I use a pretrained model to train a faster r-cnn, where I set pretrained to true including the backbone:

# set up model 
model = torchvision.models.detection.fasterrcnn_resnet50_fpn(pretrained=True, pretrained_backbone=True)
num_classes = 2  # 1 class (object) + background

# get number of input features for the classifier
in_features = model.roi_heads.box_predictor.cls_score.in_features

# replace the pre-trained head with a new one
model.roi_heads.box_predictor = FastRCNNPredictor(in_features, num_classes)

At inference, however, I’m unsure of the correct way of uploading my saved model weights.

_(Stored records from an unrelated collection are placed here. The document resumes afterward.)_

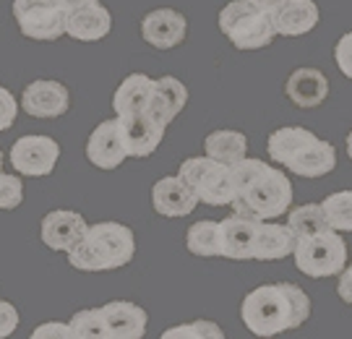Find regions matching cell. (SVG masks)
<instances>
[{
    "mask_svg": "<svg viewBox=\"0 0 352 339\" xmlns=\"http://www.w3.org/2000/svg\"><path fill=\"white\" fill-rule=\"evenodd\" d=\"M113 29V13L97 3H89L81 8H74L65 16V34L78 42H97L104 39Z\"/></svg>",
    "mask_w": 352,
    "mask_h": 339,
    "instance_id": "e0dca14e",
    "label": "cell"
},
{
    "mask_svg": "<svg viewBox=\"0 0 352 339\" xmlns=\"http://www.w3.org/2000/svg\"><path fill=\"white\" fill-rule=\"evenodd\" d=\"M136 238L120 222L89 225L87 235L68 251V261L78 272H113L133 261Z\"/></svg>",
    "mask_w": 352,
    "mask_h": 339,
    "instance_id": "7a4b0ae2",
    "label": "cell"
},
{
    "mask_svg": "<svg viewBox=\"0 0 352 339\" xmlns=\"http://www.w3.org/2000/svg\"><path fill=\"white\" fill-rule=\"evenodd\" d=\"M204 149H206V157H212L214 162L232 167L248 157V138L240 131H214L204 138Z\"/></svg>",
    "mask_w": 352,
    "mask_h": 339,
    "instance_id": "cb8c5ba5",
    "label": "cell"
},
{
    "mask_svg": "<svg viewBox=\"0 0 352 339\" xmlns=\"http://www.w3.org/2000/svg\"><path fill=\"white\" fill-rule=\"evenodd\" d=\"M318 19H321V11L314 0H287L272 16L277 37H302L318 26Z\"/></svg>",
    "mask_w": 352,
    "mask_h": 339,
    "instance_id": "ffe728a7",
    "label": "cell"
},
{
    "mask_svg": "<svg viewBox=\"0 0 352 339\" xmlns=\"http://www.w3.org/2000/svg\"><path fill=\"white\" fill-rule=\"evenodd\" d=\"M251 6H256L258 11H264V13H269V16H274V13L287 3V0H248Z\"/></svg>",
    "mask_w": 352,
    "mask_h": 339,
    "instance_id": "8d00e7d4",
    "label": "cell"
},
{
    "mask_svg": "<svg viewBox=\"0 0 352 339\" xmlns=\"http://www.w3.org/2000/svg\"><path fill=\"white\" fill-rule=\"evenodd\" d=\"M151 206H154L157 214L177 219V217H188L199 206V196L193 193V188L180 175H170L154 183V188H151Z\"/></svg>",
    "mask_w": 352,
    "mask_h": 339,
    "instance_id": "4fadbf2b",
    "label": "cell"
},
{
    "mask_svg": "<svg viewBox=\"0 0 352 339\" xmlns=\"http://www.w3.org/2000/svg\"><path fill=\"white\" fill-rule=\"evenodd\" d=\"M225 331L214 321H193V324H180V327L167 329L162 339H222Z\"/></svg>",
    "mask_w": 352,
    "mask_h": 339,
    "instance_id": "f546056e",
    "label": "cell"
},
{
    "mask_svg": "<svg viewBox=\"0 0 352 339\" xmlns=\"http://www.w3.org/2000/svg\"><path fill=\"white\" fill-rule=\"evenodd\" d=\"M141 37L157 50H173L188 37V19L175 8H157L141 19Z\"/></svg>",
    "mask_w": 352,
    "mask_h": 339,
    "instance_id": "8fae6325",
    "label": "cell"
},
{
    "mask_svg": "<svg viewBox=\"0 0 352 339\" xmlns=\"http://www.w3.org/2000/svg\"><path fill=\"white\" fill-rule=\"evenodd\" d=\"M337 295L342 300L352 305V266H344L340 272V282H337Z\"/></svg>",
    "mask_w": 352,
    "mask_h": 339,
    "instance_id": "d590c367",
    "label": "cell"
},
{
    "mask_svg": "<svg viewBox=\"0 0 352 339\" xmlns=\"http://www.w3.org/2000/svg\"><path fill=\"white\" fill-rule=\"evenodd\" d=\"M186 248H188L193 256H201V259L222 256L219 222H214V219H201V222L190 225L188 235H186Z\"/></svg>",
    "mask_w": 352,
    "mask_h": 339,
    "instance_id": "484cf974",
    "label": "cell"
},
{
    "mask_svg": "<svg viewBox=\"0 0 352 339\" xmlns=\"http://www.w3.org/2000/svg\"><path fill=\"white\" fill-rule=\"evenodd\" d=\"M287 167L292 170V175L298 177H324L337 167V149L329 141H321L316 136L308 146H302L289 160Z\"/></svg>",
    "mask_w": 352,
    "mask_h": 339,
    "instance_id": "44dd1931",
    "label": "cell"
},
{
    "mask_svg": "<svg viewBox=\"0 0 352 339\" xmlns=\"http://www.w3.org/2000/svg\"><path fill=\"white\" fill-rule=\"evenodd\" d=\"M347 157L352 160V131L347 133Z\"/></svg>",
    "mask_w": 352,
    "mask_h": 339,
    "instance_id": "f35d334b",
    "label": "cell"
},
{
    "mask_svg": "<svg viewBox=\"0 0 352 339\" xmlns=\"http://www.w3.org/2000/svg\"><path fill=\"white\" fill-rule=\"evenodd\" d=\"M120 128H123V138H126L128 157H149V154H154L157 146L162 144L164 131H167L146 113L120 118Z\"/></svg>",
    "mask_w": 352,
    "mask_h": 339,
    "instance_id": "d6986e66",
    "label": "cell"
},
{
    "mask_svg": "<svg viewBox=\"0 0 352 339\" xmlns=\"http://www.w3.org/2000/svg\"><path fill=\"white\" fill-rule=\"evenodd\" d=\"M89 3H97V0H58V6H63L65 11H74V8L89 6Z\"/></svg>",
    "mask_w": 352,
    "mask_h": 339,
    "instance_id": "74e56055",
    "label": "cell"
},
{
    "mask_svg": "<svg viewBox=\"0 0 352 339\" xmlns=\"http://www.w3.org/2000/svg\"><path fill=\"white\" fill-rule=\"evenodd\" d=\"M334 61H337V68H340L342 74L352 78V32L340 37L337 47H334Z\"/></svg>",
    "mask_w": 352,
    "mask_h": 339,
    "instance_id": "d6a6232c",
    "label": "cell"
},
{
    "mask_svg": "<svg viewBox=\"0 0 352 339\" xmlns=\"http://www.w3.org/2000/svg\"><path fill=\"white\" fill-rule=\"evenodd\" d=\"M19 327V311L8 300H0V339L11 337Z\"/></svg>",
    "mask_w": 352,
    "mask_h": 339,
    "instance_id": "836d02e7",
    "label": "cell"
},
{
    "mask_svg": "<svg viewBox=\"0 0 352 339\" xmlns=\"http://www.w3.org/2000/svg\"><path fill=\"white\" fill-rule=\"evenodd\" d=\"M68 327H71V337L74 339H107V329H104V318H102L100 308L74 314Z\"/></svg>",
    "mask_w": 352,
    "mask_h": 339,
    "instance_id": "f1b7e54d",
    "label": "cell"
},
{
    "mask_svg": "<svg viewBox=\"0 0 352 339\" xmlns=\"http://www.w3.org/2000/svg\"><path fill=\"white\" fill-rule=\"evenodd\" d=\"M0 167H3V151H0Z\"/></svg>",
    "mask_w": 352,
    "mask_h": 339,
    "instance_id": "ab89813d",
    "label": "cell"
},
{
    "mask_svg": "<svg viewBox=\"0 0 352 339\" xmlns=\"http://www.w3.org/2000/svg\"><path fill=\"white\" fill-rule=\"evenodd\" d=\"M24 204V183L0 170V209H16Z\"/></svg>",
    "mask_w": 352,
    "mask_h": 339,
    "instance_id": "4dcf8cb0",
    "label": "cell"
},
{
    "mask_svg": "<svg viewBox=\"0 0 352 339\" xmlns=\"http://www.w3.org/2000/svg\"><path fill=\"white\" fill-rule=\"evenodd\" d=\"M107 339H141L146 334V311L131 300H113L102 305Z\"/></svg>",
    "mask_w": 352,
    "mask_h": 339,
    "instance_id": "9a60e30c",
    "label": "cell"
},
{
    "mask_svg": "<svg viewBox=\"0 0 352 339\" xmlns=\"http://www.w3.org/2000/svg\"><path fill=\"white\" fill-rule=\"evenodd\" d=\"M34 339H74L71 337V327L68 324H58V321H50V324H39L34 331H32Z\"/></svg>",
    "mask_w": 352,
    "mask_h": 339,
    "instance_id": "e575fe53",
    "label": "cell"
},
{
    "mask_svg": "<svg viewBox=\"0 0 352 339\" xmlns=\"http://www.w3.org/2000/svg\"><path fill=\"white\" fill-rule=\"evenodd\" d=\"M188 105V89L177 81L175 76H162L154 78L151 89V100L146 105V115L154 118L160 126H170L177 115L183 113V107Z\"/></svg>",
    "mask_w": 352,
    "mask_h": 339,
    "instance_id": "2e32d148",
    "label": "cell"
},
{
    "mask_svg": "<svg viewBox=\"0 0 352 339\" xmlns=\"http://www.w3.org/2000/svg\"><path fill=\"white\" fill-rule=\"evenodd\" d=\"M292 259L305 276L327 279V276L340 274L347 266V243L342 238V232L329 227V230L295 240Z\"/></svg>",
    "mask_w": 352,
    "mask_h": 339,
    "instance_id": "5b68a950",
    "label": "cell"
},
{
    "mask_svg": "<svg viewBox=\"0 0 352 339\" xmlns=\"http://www.w3.org/2000/svg\"><path fill=\"white\" fill-rule=\"evenodd\" d=\"M287 227L298 240L305 235H314V232H321V230H329V219L321 209V204H302V206L289 212Z\"/></svg>",
    "mask_w": 352,
    "mask_h": 339,
    "instance_id": "4316f807",
    "label": "cell"
},
{
    "mask_svg": "<svg viewBox=\"0 0 352 339\" xmlns=\"http://www.w3.org/2000/svg\"><path fill=\"white\" fill-rule=\"evenodd\" d=\"M177 175L188 183L193 193L199 196V204L209 206H230L235 199V183H232V170L227 164L214 162L212 157H188L180 164Z\"/></svg>",
    "mask_w": 352,
    "mask_h": 339,
    "instance_id": "8992f818",
    "label": "cell"
},
{
    "mask_svg": "<svg viewBox=\"0 0 352 339\" xmlns=\"http://www.w3.org/2000/svg\"><path fill=\"white\" fill-rule=\"evenodd\" d=\"M329 227L337 232H352V190H337L321 201Z\"/></svg>",
    "mask_w": 352,
    "mask_h": 339,
    "instance_id": "83f0119b",
    "label": "cell"
},
{
    "mask_svg": "<svg viewBox=\"0 0 352 339\" xmlns=\"http://www.w3.org/2000/svg\"><path fill=\"white\" fill-rule=\"evenodd\" d=\"M292 251H295V235L289 232L287 225H274V219L261 222L253 251L256 261H282L292 256Z\"/></svg>",
    "mask_w": 352,
    "mask_h": 339,
    "instance_id": "603a6c76",
    "label": "cell"
},
{
    "mask_svg": "<svg viewBox=\"0 0 352 339\" xmlns=\"http://www.w3.org/2000/svg\"><path fill=\"white\" fill-rule=\"evenodd\" d=\"M289 206H292V183L282 170L272 164H266V170L253 180L251 188L230 204L235 214H245L261 222L287 214Z\"/></svg>",
    "mask_w": 352,
    "mask_h": 339,
    "instance_id": "3957f363",
    "label": "cell"
},
{
    "mask_svg": "<svg viewBox=\"0 0 352 339\" xmlns=\"http://www.w3.org/2000/svg\"><path fill=\"white\" fill-rule=\"evenodd\" d=\"M87 157L89 162L100 170H115L128 160L126 138H123V128H120V118L115 120H104L91 131L87 141Z\"/></svg>",
    "mask_w": 352,
    "mask_h": 339,
    "instance_id": "30bf717a",
    "label": "cell"
},
{
    "mask_svg": "<svg viewBox=\"0 0 352 339\" xmlns=\"http://www.w3.org/2000/svg\"><path fill=\"white\" fill-rule=\"evenodd\" d=\"M60 157L58 141L50 136H21L11 146V164L26 177L50 175Z\"/></svg>",
    "mask_w": 352,
    "mask_h": 339,
    "instance_id": "ba28073f",
    "label": "cell"
},
{
    "mask_svg": "<svg viewBox=\"0 0 352 339\" xmlns=\"http://www.w3.org/2000/svg\"><path fill=\"white\" fill-rule=\"evenodd\" d=\"M151 89H154V78H149L146 74H131L118 87L113 97V110L118 118L126 115H139L146 113V105L151 100Z\"/></svg>",
    "mask_w": 352,
    "mask_h": 339,
    "instance_id": "7402d4cb",
    "label": "cell"
},
{
    "mask_svg": "<svg viewBox=\"0 0 352 339\" xmlns=\"http://www.w3.org/2000/svg\"><path fill=\"white\" fill-rule=\"evenodd\" d=\"M314 133L308 131V128H300V126H287V128H277L272 136H269V144H266V149H269V157L274 160V162L285 164L302 149V146H308L311 141H314Z\"/></svg>",
    "mask_w": 352,
    "mask_h": 339,
    "instance_id": "d4e9b609",
    "label": "cell"
},
{
    "mask_svg": "<svg viewBox=\"0 0 352 339\" xmlns=\"http://www.w3.org/2000/svg\"><path fill=\"white\" fill-rule=\"evenodd\" d=\"M261 219H253L245 214H230L219 222V243H222V259L232 261H251L256 251Z\"/></svg>",
    "mask_w": 352,
    "mask_h": 339,
    "instance_id": "7c38bea8",
    "label": "cell"
},
{
    "mask_svg": "<svg viewBox=\"0 0 352 339\" xmlns=\"http://www.w3.org/2000/svg\"><path fill=\"white\" fill-rule=\"evenodd\" d=\"M285 94L295 107L314 110V107H321L329 97V78L318 68H298L289 74L287 84H285Z\"/></svg>",
    "mask_w": 352,
    "mask_h": 339,
    "instance_id": "ac0fdd59",
    "label": "cell"
},
{
    "mask_svg": "<svg viewBox=\"0 0 352 339\" xmlns=\"http://www.w3.org/2000/svg\"><path fill=\"white\" fill-rule=\"evenodd\" d=\"M87 219L78 212H68V209H55L42 219V243L50 251L68 253L78 240L87 235Z\"/></svg>",
    "mask_w": 352,
    "mask_h": 339,
    "instance_id": "5bb4252c",
    "label": "cell"
},
{
    "mask_svg": "<svg viewBox=\"0 0 352 339\" xmlns=\"http://www.w3.org/2000/svg\"><path fill=\"white\" fill-rule=\"evenodd\" d=\"M71 107V91L60 81L50 78H37L24 89L21 94V110L39 120H52V118H63Z\"/></svg>",
    "mask_w": 352,
    "mask_h": 339,
    "instance_id": "9c48e42d",
    "label": "cell"
},
{
    "mask_svg": "<svg viewBox=\"0 0 352 339\" xmlns=\"http://www.w3.org/2000/svg\"><path fill=\"white\" fill-rule=\"evenodd\" d=\"M65 11L58 0H13V19L21 34L37 42H52L65 34Z\"/></svg>",
    "mask_w": 352,
    "mask_h": 339,
    "instance_id": "52a82bcc",
    "label": "cell"
},
{
    "mask_svg": "<svg viewBox=\"0 0 352 339\" xmlns=\"http://www.w3.org/2000/svg\"><path fill=\"white\" fill-rule=\"evenodd\" d=\"M219 32L238 50H261L277 37L272 16L258 11L248 0H230L219 11Z\"/></svg>",
    "mask_w": 352,
    "mask_h": 339,
    "instance_id": "277c9868",
    "label": "cell"
},
{
    "mask_svg": "<svg viewBox=\"0 0 352 339\" xmlns=\"http://www.w3.org/2000/svg\"><path fill=\"white\" fill-rule=\"evenodd\" d=\"M311 298L292 282H277V285H261L251 289L243 305L240 316L245 329L256 337H277L292 329H300L311 316Z\"/></svg>",
    "mask_w": 352,
    "mask_h": 339,
    "instance_id": "6da1fadb",
    "label": "cell"
},
{
    "mask_svg": "<svg viewBox=\"0 0 352 339\" xmlns=\"http://www.w3.org/2000/svg\"><path fill=\"white\" fill-rule=\"evenodd\" d=\"M19 115V102L6 87H0V131H8L16 123Z\"/></svg>",
    "mask_w": 352,
    "mask_h": 339,
    "instance_id": "1f68e13d",
    "label": "cell"
}]
</instances>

There is a slight difference when I initialise my model like this where I set pretrained to false:

# set up model 
model_test = torchvision.models.detection.fasterrcnn_resnet50_fpn(pretrained=False, pretrained_backbone=False)
num_classes = num_classes  # 1 class (object) + background 

# get number of input features for the classifier
in_features = model_test.roi_heads.box_predictor.cls_score.in_features
# replace the pre-trained head with a new one
model_test.roi_heads.box_predictor = FastRCNNPredictor(in_features, num_classes)
model_test.to(device)
cpu_device = torch.device("cpu")

bestmodel = torch.load(bestmodel)
model_test.load_state_dict(bestmodel['state_dict'])

And like this when I set pretrained to true:

# set up model 
model_test = torchvision.models.detection.fasterrcnn_resnet50_fpn(pretrained=True, pretrained_backbone= True)

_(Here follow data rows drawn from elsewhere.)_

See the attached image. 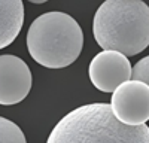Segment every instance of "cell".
Here are the masks:
<instances>
[{
	"mask_svg": "<svg viewBox=\"0 0 149 143\" xmlns=\"http://www.w3.org/2000/svg\"><path fill=\"white\" fill-rule=\"evenodd\" d=\"M131 78L143 81L149 85V55L142 58L140 61H137L134 64V67L131 70Z\"/></svg>",
	"mask_w": 149,
	"mask_h": 143,
	"instance_id": "9c48e42d",
	"label": "cell"
},
{
	"mask_svg": "<svg viewBox=\"0 0 149 143\" xmlns=\"http://www.w3.org/2000/svg\"><path fill=\"white\" fill-rule=\"evenodd\" d=\"M24 24L22 0H0V49L17 39Z\"/></svg>",
	"mask_w": 149,
	"mask_h": 143,
	"instance_id": "52a82bcc",
	"label": "cell"
},
{
	"mask_svg": "<svg viewBox=\"0 0 149 143\" xmlns=\"http://www.w3.org/2000/svg\"><path fill=\"white\" fill-rule=\"evenodd\" d=\"M131 63L125 54L115 49L98 52L90 63V79L102 92H113L122 82L131 79Z\"/></svg>",
	"mask_w": 149,
	"mask_h": 143,
	"instance_id": "5b68a950",
	"label": "cell"
},
{
	"mask_svg": "<svg viewBox=\"0 0 149 143\" xmlns=\"http://www.w3.org/2000/svg\"><path fill=\"white\" fill-rule=\"evenodd\" d=\"M110 107L124 124H146L149 121V85L139 79L122 82L113 91Z\"/></svg>",
	"mask_w": 149,
	"mask_h": 143,
	"instance_id": "277c9868",
	"label": "cell"
},
{
	"mask_svg": "<svg viewBox=\"0 0 149 143\" xmlns=\"http://www.w3.org/2000/svg\"><path fill=\"white\" fill-rule=\"evenodd\" d=\"M49 143H149L146 124L121 122L107 103H91L69 112L52 128Z\"/></svg>",
	"mask_w": 149,
	"mask_h": 143,
	"instance_id": "6da1fadb",
	"label": "cell"
},
{
	"mask_svg": "<svg viewBox=\"0 0 149 143\" xmlns=\"http://www.w3.org/2000/svg\"><path fill=\"white\" fill-rule=\"evenodd\" d=\"M26 42L36 63L48 69H63L81 55L84 33L74 18L55 10L42 14L31 22Z\"/></svg>",
	"mask_w": 149,
	"mask_h": 143,
	"instance_id": "3957f363",
	"label": "cell"
},
{
	"mask_svg": "<svg viewBox=\"0 0 149 143\" xmlns=\"http://www.w3.org/2000/svg\"><path fill=\"white\" fill-rule=\"evenodd\" d=\"M93 33L103 49L137 55L149 46V6L143 0H104L94 15Z\"/></svg>",
	"mask_w": 149,
	"mask_h": 143,
	"instance_id": "7a4b0ae2",
	"label": "cell"
},
{
	"mask_svg": "<svg viewBox=\"0 0 149 143\" xmlns=\"http://www.w3.org/2000/svg\"><path fill=\"white\" fill-rule=\"evenodd\" d=\"M31 72L19 57L0 55V104L12 106L21 103L31 90Z\"/></svg>",
	"mask_w": 149,
	"mask_h": 143,
	"instance_id": "8992f818",
	"label": "cell"
},
{
	"mask_svg": "<svg viewBox=\"0 0 149 143\" xmlns=\"http://www.w3.org/2000/svg\"><path fill=\"white\" fill-rule=\"evenodd\" d=\"M26 136L22 130L6 118L0 116V143H24Z\"/></svg>",
	"mask_w": 149,
	"mask_h": 143,
	"instance_id": "ba28073f",
	"label": "cell"
},
{
	"mask_svg": "<svg viewBox=\"0 0 149 143\" xmlns=\"http://www.w3.org/2000/svg\"><path fill=\"white\" fill-rule=\"evenodd\" d=\"M30 3H34V5H42V3H46L48 0H27Z\"/></svg>",
	"mask_w": 149,
	"mask_h": 143,
	"instance_id": "30bf717a",
	"label": "cell"
}]
</instances>
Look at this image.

I’m talking a few more object proposals but a difference nonetheless. Any reason why this might be happening?

That’s an interesting observation as I would assume your load_state_dict operation would replace all parameters and buffers, which apparently doesn’t seem to be the case.
Could you write a quick check in comparing all parameters and buffers using both models and check where a mismatch is happening?

Thanks for the reply. Yes, I assumed that loading the state_dict would override everything.

Would this be sufficient to check the parameters?

pytorch_total_parameters = sum(p.numel() for p in model.parameters())

No, you would have to use something like:

modelA = torchvision.models.detection.fasterrcnn_resnet50_fpn(pretrained=True, pretrained_backbone=True)
num_classes = 2  # 1 class (object) + background

# get number of input features for the classifier
in_features = modelA.roi_heads.box_predictor.cls_score.in_features

# replace the pre-trained head with a new one
modelA.roi_heads.box_predictor = torchvision.models.detection.faster_rcnn.FastRCNNPredictor(in_features, num_classes)


model_test = torchvision.models.detection.fasterrcnn_resnet50_fpn(pretrained=False, pretrained_backbone=False)
num_classes = num_classes  # 1 class (object) + background 

# get number of input features for the classifier
in_features = model_test.roi_heads.box_predictor.cls_score.in_features
# replace the pre-trained head with a new one
model_test.roi_heads.box_predictor = torchvision.models.detection.faster_rcnn.FastRCNNPredictor(in_features, num_classes)

model_test.load_state_dict(modelA.state_dict())
# <All keys matched successfully>


for name, param in modelA.named_parameters():
    param_test = model_test.state_dict()[name]
    if not (param==param_test).all():
        print("Mismatch in {}".format(name))

for name, param in modelA.named_buffers():
    param_test = model_test.state_dict()[name]
    if not (param==param_test).all():
        print("Mismatch in {}".format(name))
1 Like

So I’ve just got back round to this and tested the code you provided. There are no mismatches apparently, as nothing is caught.

So I’m not really sure what is going on here. The only thing that changes with this code is the loading of the model as you have seen.

I have also done inference with simply a pretrained model (no weights uploaded) and a model that is not trained on anything whatsoever. Naturally the results are poor, but nonetheless shows that uploading a saved model produces desirable results.

Could it be that uploading the state dicts does some kind of operation on the previously loaded parameters?

Just to make sure: you did test your actual models using my code snippet and you weren’t able to find any mismatches?

I’m not sure what “uploading” the state_dict means in this context, but accessing it via model.state_dict() and storing it will not change anything in the model.

If you are still seeing different results I would guess that parts of the model are not initialized as parameters or buffers and thus not shown in the state_dict.
Could you check which layer creates the different outputs in both approaches?